Requisitos da tarefa: Reescreva a passagem do trecho para leitura que vai de "A intuição de" até "todo falante nativo.", inclusive, substituindo "preclara" por "lúcida".

--- Trecho para leitura ---

A intuição de Lima, portanto, é preclara: ele reconhece que o significado transcende o léxico e a sintaxe, residindo na melodia da frase, no acento afetivo, na pausa significativa. Antecipa, com isto, os domínios da Prosódia moderna, da Análise do Discurso e o conceito de gramática internalizada, o saber tácito que conforma a competência de todo falante nativo.
4. Um Legado Ambivalente: Entre a Intuição e o Essencialismo
Cumpre, todavia, a uma análise isenta de paixão, sopesar o legado de Magalhães Lima em sua inteireza. Se suas intuições são fulgurantes, seu arcabouço filosófico padece das limitações de seu tempo. A própria noção de "mistério" postula uma inefabilidade que se opõe ao desígnio da ciência de descrever e explicar.

--- Dados brutos ---

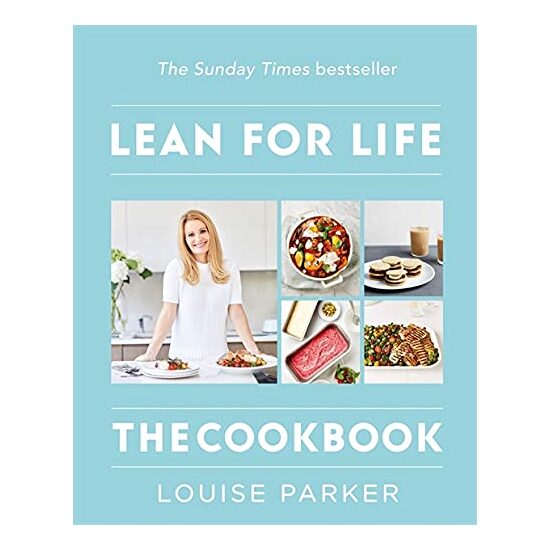 Louise Parker Method : Lean for Life, Louise Parker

---

Solução da tarefa:
A intuição de Lima, portanto, é lúcida: ele reconhece que o significado transcende o léxico e a sintaxe, residindo na melodia da frase, no acento afetivo, na pausa significativa. Antecipa, com isto, os domínios da Prosódia moderna, da Análise do Discurso e o conceito de gramática internalizada, o saber tácito que conforma a competência de todo falante nativo.